-------- Input

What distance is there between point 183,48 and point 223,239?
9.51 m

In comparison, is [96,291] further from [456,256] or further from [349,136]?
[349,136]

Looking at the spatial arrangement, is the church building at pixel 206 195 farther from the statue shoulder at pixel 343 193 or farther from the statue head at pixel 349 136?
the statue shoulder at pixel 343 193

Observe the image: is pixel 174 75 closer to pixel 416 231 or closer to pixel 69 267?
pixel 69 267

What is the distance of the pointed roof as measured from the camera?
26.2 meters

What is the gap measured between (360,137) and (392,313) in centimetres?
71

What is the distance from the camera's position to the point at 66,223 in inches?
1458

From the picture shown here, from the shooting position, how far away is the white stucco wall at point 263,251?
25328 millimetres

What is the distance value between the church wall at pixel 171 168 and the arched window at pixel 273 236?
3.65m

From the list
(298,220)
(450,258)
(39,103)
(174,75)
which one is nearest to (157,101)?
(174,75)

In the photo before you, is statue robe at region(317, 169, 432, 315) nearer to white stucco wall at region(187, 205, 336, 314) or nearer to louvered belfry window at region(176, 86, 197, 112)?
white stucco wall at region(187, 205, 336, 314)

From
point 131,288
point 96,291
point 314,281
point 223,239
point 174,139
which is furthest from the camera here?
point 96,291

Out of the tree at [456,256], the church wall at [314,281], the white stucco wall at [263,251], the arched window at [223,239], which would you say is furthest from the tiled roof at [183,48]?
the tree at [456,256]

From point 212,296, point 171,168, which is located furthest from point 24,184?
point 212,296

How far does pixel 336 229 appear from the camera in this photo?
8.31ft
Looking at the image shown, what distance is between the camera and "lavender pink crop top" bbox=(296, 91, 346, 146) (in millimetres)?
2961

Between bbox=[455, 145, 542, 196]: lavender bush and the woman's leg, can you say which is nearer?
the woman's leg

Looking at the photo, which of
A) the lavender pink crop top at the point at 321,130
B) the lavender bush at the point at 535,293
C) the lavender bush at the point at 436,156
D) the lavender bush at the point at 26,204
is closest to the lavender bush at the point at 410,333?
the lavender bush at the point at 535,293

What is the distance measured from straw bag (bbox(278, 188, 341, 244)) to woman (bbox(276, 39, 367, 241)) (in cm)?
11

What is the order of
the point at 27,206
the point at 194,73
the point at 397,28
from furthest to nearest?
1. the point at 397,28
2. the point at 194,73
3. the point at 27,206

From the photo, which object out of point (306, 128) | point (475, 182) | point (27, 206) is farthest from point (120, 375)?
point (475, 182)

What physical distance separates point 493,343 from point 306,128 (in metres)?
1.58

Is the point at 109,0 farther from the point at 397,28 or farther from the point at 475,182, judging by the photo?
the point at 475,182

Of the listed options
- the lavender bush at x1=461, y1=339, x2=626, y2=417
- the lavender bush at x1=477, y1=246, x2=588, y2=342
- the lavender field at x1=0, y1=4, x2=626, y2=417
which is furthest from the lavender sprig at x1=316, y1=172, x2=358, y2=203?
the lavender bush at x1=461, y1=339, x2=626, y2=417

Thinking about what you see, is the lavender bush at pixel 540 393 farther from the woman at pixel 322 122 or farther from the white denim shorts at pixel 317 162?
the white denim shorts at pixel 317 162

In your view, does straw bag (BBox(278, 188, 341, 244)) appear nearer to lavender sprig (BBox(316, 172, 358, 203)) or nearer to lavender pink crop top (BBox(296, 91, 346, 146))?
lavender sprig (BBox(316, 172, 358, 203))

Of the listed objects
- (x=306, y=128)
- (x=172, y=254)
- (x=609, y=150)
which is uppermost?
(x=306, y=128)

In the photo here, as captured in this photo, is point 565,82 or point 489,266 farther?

----------------
-------- Input

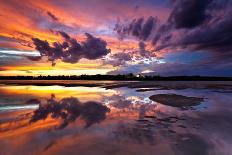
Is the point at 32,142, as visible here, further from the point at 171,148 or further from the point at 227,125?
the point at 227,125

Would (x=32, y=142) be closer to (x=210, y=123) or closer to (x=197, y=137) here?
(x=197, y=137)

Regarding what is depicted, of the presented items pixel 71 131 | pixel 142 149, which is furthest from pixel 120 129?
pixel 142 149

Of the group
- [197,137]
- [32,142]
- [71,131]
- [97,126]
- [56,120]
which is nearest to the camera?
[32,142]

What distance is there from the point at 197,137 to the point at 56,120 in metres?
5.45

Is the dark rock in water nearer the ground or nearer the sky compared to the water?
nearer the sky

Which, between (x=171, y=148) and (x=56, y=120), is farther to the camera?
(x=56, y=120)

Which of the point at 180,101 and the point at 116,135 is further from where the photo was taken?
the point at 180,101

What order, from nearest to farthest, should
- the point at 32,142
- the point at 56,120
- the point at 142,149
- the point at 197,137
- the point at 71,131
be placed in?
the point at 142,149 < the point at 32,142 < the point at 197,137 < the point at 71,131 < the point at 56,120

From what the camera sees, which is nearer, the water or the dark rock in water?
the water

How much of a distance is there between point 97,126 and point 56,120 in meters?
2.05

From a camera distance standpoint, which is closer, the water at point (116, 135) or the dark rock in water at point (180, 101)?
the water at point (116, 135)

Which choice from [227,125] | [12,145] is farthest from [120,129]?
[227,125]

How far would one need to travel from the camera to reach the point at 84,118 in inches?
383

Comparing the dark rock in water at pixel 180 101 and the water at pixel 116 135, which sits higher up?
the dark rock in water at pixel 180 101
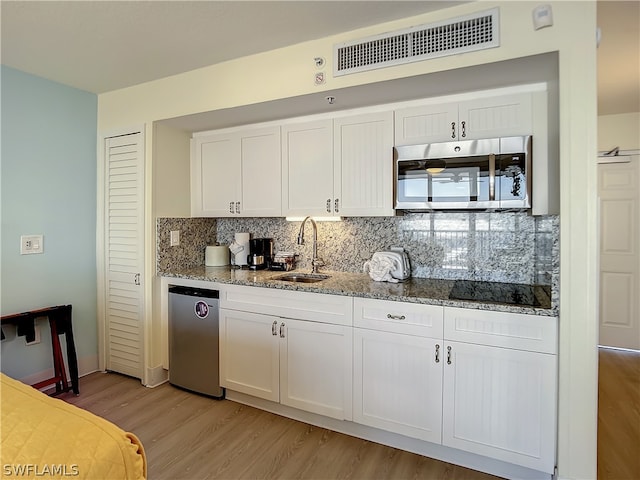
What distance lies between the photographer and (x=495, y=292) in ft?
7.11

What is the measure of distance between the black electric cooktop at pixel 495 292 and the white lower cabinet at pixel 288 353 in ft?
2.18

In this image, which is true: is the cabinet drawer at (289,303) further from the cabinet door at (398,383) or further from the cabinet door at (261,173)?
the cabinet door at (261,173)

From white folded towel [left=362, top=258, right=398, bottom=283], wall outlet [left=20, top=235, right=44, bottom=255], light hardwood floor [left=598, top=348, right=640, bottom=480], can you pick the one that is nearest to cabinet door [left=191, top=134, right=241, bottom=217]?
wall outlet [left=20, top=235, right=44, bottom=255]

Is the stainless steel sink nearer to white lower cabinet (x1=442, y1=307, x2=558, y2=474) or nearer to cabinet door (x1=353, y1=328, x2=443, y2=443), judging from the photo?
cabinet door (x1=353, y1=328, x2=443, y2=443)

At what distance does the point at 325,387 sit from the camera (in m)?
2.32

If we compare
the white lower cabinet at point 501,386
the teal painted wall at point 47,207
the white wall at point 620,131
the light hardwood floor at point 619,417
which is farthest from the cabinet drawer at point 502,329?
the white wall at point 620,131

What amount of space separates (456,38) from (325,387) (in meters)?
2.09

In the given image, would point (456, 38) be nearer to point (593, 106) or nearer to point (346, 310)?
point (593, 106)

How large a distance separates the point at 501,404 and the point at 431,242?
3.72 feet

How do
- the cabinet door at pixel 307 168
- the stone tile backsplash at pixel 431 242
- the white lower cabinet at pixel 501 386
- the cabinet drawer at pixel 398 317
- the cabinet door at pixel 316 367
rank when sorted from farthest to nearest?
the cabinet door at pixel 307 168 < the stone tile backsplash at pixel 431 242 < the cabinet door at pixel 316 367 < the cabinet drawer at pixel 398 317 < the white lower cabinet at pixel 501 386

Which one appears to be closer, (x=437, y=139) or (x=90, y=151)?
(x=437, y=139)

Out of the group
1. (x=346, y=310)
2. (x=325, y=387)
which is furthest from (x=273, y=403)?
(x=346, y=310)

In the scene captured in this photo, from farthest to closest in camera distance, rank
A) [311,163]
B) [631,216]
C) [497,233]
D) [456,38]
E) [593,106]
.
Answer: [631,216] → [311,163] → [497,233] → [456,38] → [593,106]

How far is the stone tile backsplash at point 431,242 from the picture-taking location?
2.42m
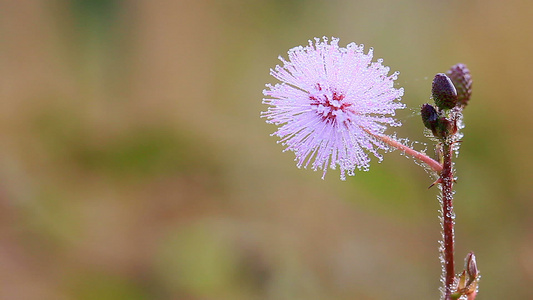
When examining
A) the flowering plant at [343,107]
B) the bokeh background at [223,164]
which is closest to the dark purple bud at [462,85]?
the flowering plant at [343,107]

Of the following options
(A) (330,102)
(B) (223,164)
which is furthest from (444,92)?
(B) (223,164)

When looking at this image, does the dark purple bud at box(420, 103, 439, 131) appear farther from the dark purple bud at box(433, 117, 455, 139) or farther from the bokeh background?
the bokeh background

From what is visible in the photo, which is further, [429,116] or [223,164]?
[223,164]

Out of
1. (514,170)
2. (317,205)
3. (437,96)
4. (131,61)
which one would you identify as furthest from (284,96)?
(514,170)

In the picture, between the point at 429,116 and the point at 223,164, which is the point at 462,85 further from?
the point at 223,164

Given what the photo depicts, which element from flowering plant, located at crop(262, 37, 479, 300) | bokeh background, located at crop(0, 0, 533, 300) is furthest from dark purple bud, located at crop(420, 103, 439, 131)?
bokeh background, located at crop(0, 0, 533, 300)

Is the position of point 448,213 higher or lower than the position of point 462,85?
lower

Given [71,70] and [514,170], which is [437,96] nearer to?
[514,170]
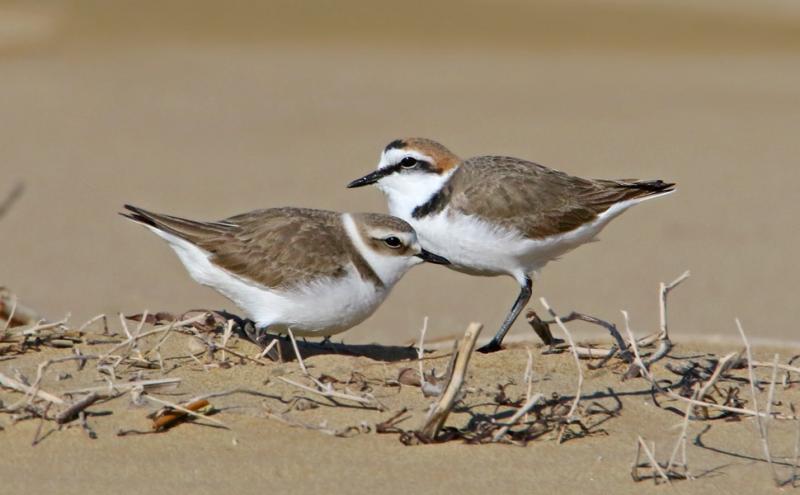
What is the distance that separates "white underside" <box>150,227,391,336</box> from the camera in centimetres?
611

----------------

Extract every line of the items that contains the string "sprig", treating uppercase and lowercase letters as different.

which is furthest from the lavender sprig at x1=316, y1=172, x2=358, y2=203?
In your view, does straw bag (BBox(278, 188, 341, 244)) appear nearer to lavender sprig (BBox(316, 172, 358, 203)) or nearer to lavender pink crop top (BBox(296, 91, 346, 146))?
lavender sprig (BBox(316, 172, 358, 203))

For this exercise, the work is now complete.